Historische Artillerie

Alte Geschütze sind kunsthistorische Objekte, handwerkliche Produkte, Kulturgüter und eine umfassende Informationsquelle unserer Geschichte für die letzten 700 Jahre in vielen Bereichen. Sie umfassen Bergbau, Sozialgeschichte, Wirtschaft, Technologie, Chemie, Gesellschaft, Organisation des Staates, politische Geschichte, Kriegsgeschichte und vieles mehr. Knapp die Hälfte der vorhandenen Geschütze befindet sich in einem der zahlreichen europäischen Museen. In den letzten 100 Jahren haben diese weniger als fünf wissenschaftlich fundierte Kataloge ihrer Artilleriesammlungen publiziert. Nur in Südafrika besteht Dank privater Initiative eine nationale Registratur dieser "Kulturgüter".

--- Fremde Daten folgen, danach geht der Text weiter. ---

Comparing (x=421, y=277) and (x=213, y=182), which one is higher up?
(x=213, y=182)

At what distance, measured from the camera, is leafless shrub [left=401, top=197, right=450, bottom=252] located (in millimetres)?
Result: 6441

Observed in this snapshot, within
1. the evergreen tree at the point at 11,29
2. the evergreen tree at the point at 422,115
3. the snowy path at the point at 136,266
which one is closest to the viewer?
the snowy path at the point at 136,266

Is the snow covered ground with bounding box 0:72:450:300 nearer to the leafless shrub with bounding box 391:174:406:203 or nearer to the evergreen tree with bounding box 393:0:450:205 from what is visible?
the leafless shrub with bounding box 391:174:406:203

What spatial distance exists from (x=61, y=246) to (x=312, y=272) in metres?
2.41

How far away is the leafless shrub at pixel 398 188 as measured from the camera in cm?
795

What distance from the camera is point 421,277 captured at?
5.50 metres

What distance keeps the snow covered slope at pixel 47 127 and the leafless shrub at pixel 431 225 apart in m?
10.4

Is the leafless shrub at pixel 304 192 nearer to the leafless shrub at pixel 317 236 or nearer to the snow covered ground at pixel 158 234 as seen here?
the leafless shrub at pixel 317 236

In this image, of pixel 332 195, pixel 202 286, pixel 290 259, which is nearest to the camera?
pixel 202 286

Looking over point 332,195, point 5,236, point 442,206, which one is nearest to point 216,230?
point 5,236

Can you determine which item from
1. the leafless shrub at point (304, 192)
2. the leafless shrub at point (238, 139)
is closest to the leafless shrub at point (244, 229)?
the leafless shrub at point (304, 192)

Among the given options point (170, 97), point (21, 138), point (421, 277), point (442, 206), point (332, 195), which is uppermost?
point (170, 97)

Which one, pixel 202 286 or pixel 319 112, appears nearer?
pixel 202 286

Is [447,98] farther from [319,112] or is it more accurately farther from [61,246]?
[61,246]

Trotz des Informationswertes und Bedeutung historischer Geschütze, ist kein erkennbarer Beitrag in Schulen und Universitäten eingeflossen. Historische Artillerie ist ein komplexer Fachbereich der auch an keiner Hochschule vermittelt wird. Die komplette Erfassung eines Geschützes erfordert detaillierte Objektkenntnisse, handwerkliches Geschick, zweckmäßige Messinstrumente und akademische Erfahrung um eine zuverlässige Sicherheitsdokumentation zu erreichen. Das Ergebnis muss präzise und im Detail überprüfbar ausfallen. Es ist Voraussetzung für die Informationsgrundlage des technischen Objektes.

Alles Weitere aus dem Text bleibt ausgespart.